1972 F. Knebel Dark Horse (1973) ix. 124   The rich movers and shakers‥always manage to manipulate the Congress for their own benefit and screw the rest of us.
 
Google Books
4 October 1873, Appletons’ Journal, pg. 440, col. 3:
AN ODE.
(ARTHUR O’SHAUGHNESSY.)
We are the music makers,
And we are the dreamers of dreams;
Wandering by lone sea-breakers,
And sitting by desolate streams;
World-losers and world-forsakers,
On whom the pale moon gleams;
Yet we are the movers and shakers
Of the world for ever, it seems.
 
Google Books
Music and Moonlight: poems and songs
By Arthur O’Shaughnessy
London: Chatto and Windus, Publishers
1874
Pg. 1:
ODE.
WE are the music makers,
And we are the dreamers of dreams,
Wandering by lone sea-breakers,
And sitting by desolate streams;—
World-losers and world-forsakers,
On whom the pale moon gleams;
Yet we are the movers and shakers
Of the world for ever, it seems.
 
OCLC WorldCat record
Movers and shakers
Author: Mabel Dodge Luhan
Publisher: New York : Harcourt, Brace, 1936.
Series: Intimate memories / Mabel Dodge Luhan, Vol. 3. 
Edition/Format:  Book : English : 2nd printing
 
9 December 1951, New York (NY) Times, “Science; Literature”:
These are just three of the many movers and shakers of our time who have never been rewarded, in spite of all the astoundingly elaborate system of ... 
 
Google News Archive
29 November 1952, St.
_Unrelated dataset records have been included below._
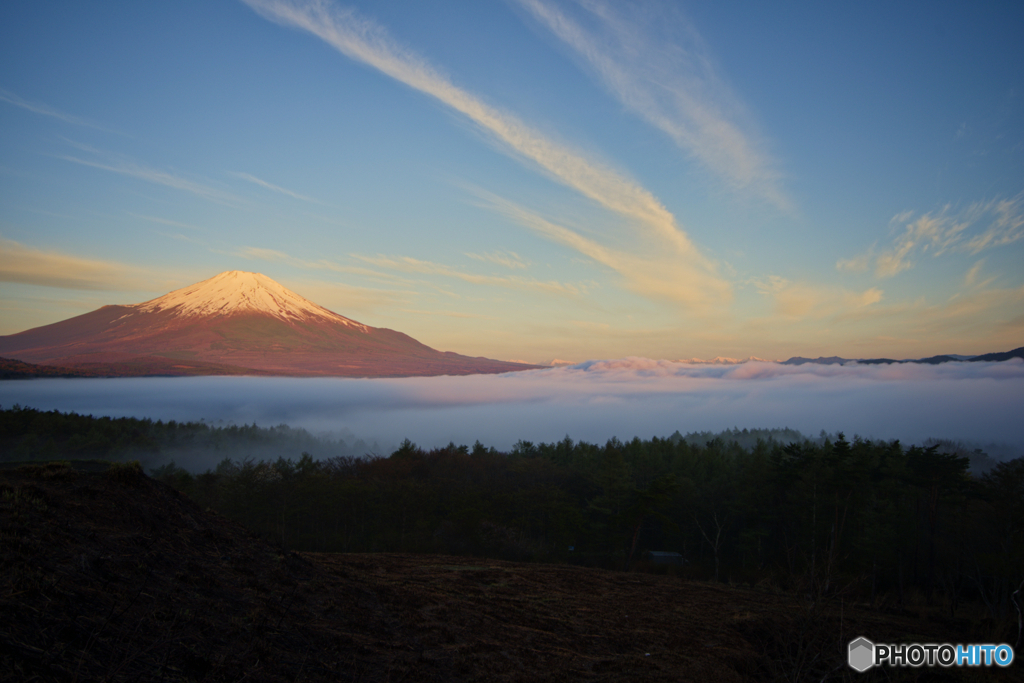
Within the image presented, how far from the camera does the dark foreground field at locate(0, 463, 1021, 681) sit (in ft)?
21.9

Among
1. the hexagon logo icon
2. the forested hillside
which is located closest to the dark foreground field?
the hexagon logo icon

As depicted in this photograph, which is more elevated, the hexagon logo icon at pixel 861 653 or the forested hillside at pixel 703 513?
the hexagon logo icon at pixel 861 653

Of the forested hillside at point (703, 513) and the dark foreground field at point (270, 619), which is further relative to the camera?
the forested hillside at point (703, 513)

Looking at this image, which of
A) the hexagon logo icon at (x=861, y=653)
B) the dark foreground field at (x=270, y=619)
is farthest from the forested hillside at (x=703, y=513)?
the hexagon logo icon at (x=861, y=653)

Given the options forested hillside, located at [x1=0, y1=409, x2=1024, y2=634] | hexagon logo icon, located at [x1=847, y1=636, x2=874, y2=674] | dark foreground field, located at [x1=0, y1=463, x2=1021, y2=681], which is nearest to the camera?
dark foreground field, located at [x1=0, y1=463, x2=1021, y2=681]

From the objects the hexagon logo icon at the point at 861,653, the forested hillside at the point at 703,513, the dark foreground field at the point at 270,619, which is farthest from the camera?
the forested hillside at the point at 703,513

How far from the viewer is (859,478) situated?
38.4 m

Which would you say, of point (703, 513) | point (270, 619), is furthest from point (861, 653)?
point (703, 513)

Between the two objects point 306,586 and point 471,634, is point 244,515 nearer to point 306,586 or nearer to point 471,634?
point 306,586

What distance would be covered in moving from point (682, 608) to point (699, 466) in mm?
44802

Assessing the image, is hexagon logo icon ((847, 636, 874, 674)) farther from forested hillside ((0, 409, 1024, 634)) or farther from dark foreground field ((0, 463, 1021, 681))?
forested hillside ((0, 409, 1024, 634))

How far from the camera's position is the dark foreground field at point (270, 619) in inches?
263

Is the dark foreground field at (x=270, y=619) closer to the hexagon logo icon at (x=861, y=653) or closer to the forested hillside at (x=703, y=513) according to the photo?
the hexagon logo icon at (x=861, y=653)

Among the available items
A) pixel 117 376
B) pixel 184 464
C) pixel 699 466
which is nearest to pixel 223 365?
pixel 117 376
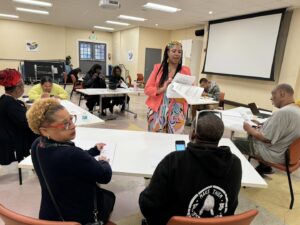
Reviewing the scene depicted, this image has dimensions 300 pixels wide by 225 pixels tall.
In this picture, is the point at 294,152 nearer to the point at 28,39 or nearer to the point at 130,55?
the point at 130,55

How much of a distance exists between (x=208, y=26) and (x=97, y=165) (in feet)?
25.5

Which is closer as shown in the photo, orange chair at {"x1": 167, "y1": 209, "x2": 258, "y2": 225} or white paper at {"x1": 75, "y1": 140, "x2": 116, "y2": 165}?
orange chair at {"x1": 167, "y1": 209, "x2": 258, "y2": 225}

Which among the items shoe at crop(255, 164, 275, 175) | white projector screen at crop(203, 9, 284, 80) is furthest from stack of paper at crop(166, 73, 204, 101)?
white projector screen at crop(203, 9, 284, 80)

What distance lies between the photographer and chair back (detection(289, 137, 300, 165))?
2006 millimetres

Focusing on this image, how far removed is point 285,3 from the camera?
5.00 meters

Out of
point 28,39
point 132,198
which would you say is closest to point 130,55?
point 28,39

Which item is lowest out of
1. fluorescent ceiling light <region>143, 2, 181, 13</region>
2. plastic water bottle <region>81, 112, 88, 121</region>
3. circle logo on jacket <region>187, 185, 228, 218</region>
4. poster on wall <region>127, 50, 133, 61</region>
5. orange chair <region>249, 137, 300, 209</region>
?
orange chair <region>249, 137, 300, 209</region>

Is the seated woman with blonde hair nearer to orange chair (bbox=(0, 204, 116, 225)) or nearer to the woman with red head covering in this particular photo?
orange chair (bbox=(0, 204, 116, 225))

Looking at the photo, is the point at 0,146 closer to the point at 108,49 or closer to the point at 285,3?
the point at 285,3

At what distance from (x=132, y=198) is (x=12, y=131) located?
1426 mm

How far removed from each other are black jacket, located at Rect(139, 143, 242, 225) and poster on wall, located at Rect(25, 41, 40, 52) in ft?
39.2

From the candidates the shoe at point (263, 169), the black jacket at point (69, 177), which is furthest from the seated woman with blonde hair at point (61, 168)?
the shoe at point (263, 169)

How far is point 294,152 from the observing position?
2049 millimetres

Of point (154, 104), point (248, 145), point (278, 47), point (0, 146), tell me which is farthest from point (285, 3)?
point (0, 146)
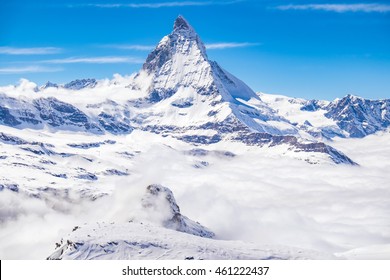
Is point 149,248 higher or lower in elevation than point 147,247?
lower

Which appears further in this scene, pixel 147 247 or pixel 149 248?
pixel 147 247
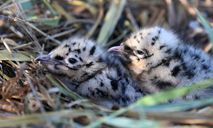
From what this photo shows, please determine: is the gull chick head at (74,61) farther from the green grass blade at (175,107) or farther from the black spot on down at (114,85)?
the green grass blade at (175,107)

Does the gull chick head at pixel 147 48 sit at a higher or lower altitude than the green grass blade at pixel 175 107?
higher

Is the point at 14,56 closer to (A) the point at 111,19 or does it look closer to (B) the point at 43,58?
(B) the point at 43,58

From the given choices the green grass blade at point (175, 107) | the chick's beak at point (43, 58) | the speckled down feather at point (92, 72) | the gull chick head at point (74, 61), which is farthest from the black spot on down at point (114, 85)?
the green grass blade at point (175, 107)

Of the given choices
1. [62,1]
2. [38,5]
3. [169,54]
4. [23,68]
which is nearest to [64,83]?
[23,68]

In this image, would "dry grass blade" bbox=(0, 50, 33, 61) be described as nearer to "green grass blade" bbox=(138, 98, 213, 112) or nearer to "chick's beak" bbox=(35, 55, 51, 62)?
"chick's beak" bbox=(35, 55, 51, 62)

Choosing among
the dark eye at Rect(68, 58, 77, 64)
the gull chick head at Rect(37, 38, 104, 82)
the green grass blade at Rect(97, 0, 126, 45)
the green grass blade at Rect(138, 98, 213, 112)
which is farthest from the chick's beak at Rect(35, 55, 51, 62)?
the green grass blade at Rect(97, 0, 126, 45)

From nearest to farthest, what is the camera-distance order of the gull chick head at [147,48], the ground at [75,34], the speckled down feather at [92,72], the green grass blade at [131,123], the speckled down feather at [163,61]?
the green grass blade at [131,123] → the ground at [75,34] → the speckled down feather at [92,72] → the speckled down feather at [163,61] → the gull chick head at [147,48]

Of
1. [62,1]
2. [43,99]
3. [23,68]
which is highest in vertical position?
[62,1]

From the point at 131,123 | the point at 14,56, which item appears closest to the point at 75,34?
the point at 14,56

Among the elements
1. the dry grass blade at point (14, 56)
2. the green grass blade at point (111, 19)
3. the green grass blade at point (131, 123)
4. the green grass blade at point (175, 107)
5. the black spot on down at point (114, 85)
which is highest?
the green grass blade at point (111, 19)

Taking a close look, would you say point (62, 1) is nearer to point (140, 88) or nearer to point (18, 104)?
point (140, 88)

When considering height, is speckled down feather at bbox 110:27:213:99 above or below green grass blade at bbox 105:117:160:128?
above
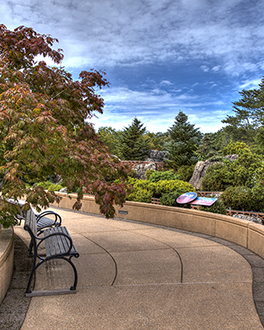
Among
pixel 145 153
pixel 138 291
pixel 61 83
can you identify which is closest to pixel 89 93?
pixel 61 83

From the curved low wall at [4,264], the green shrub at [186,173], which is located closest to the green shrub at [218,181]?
the green shrub at [186,173]

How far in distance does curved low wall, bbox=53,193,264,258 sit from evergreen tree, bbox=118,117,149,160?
26.1 meters

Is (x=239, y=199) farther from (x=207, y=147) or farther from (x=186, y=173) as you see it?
(x=207, y=147)

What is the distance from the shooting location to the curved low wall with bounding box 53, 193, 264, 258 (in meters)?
6.24

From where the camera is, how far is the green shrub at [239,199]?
10750 mm

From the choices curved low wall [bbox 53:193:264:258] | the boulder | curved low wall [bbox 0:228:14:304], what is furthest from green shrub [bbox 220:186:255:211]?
the boulder

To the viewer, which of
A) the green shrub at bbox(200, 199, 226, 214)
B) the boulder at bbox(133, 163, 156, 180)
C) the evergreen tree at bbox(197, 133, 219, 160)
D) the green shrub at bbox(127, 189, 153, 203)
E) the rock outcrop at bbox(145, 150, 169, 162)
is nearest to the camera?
the green shrub at bbox(200, 199, 226, 214)

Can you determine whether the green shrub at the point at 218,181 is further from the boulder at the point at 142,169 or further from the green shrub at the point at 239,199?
the boulder at the point at 142,169

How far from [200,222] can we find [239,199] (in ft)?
12.0

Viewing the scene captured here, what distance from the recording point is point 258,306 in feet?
12.3

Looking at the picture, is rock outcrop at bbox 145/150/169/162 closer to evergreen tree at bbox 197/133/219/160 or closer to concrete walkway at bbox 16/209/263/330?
evergreen tree at bbox 197/133/219/160

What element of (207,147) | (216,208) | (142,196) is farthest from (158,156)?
(216,208)

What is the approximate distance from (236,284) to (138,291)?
162 cm

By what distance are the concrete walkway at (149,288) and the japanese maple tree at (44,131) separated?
1.18 meters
Petersburg (FL) Times, “Truman’s Farewell Address” by Stewart Alsop, pg. 8, col. 5:
WASHINGTON—Washington is a city peopled by ghosts. The new great—the men who will soon wield immense power in this capital of the free world—are almost all elsewhere. The former great, the movers and shakers of only a few weeks ago, now seem actually to have shrunk in physical size, and even to have become faintly transparent, so that one looks nervously at a Cabinet officer, to make certain that the furniture behind him does not show through.
 
Google News Archive
2 February 1953, St. Petersburg (FL) Times, “Why Democrats Are Reviving” by Joseph and Stewart Alsop, pg. 6, col. 3:
For the first time in 20 years the bountiful southward flow of White House patronage has been cut off. What is more, the great movers and shakers of the recent past, the chairman of powerful committees—Southerners almost to a man—are movers and shakers no longer.
 
Google News Archive
15 August 1956, Milwaukee (WI) Journal, “‘Hostess With Mostest’ Wines, Dines VIP’s,” pg. 3, col. 6:
The Democratic movers and shakers filed up marble stairs of the Blackstone hotel through a police cordon and an orchid trimmed velvet rope, which were little help against a mob of watchers jamming the lobby and sidewalk.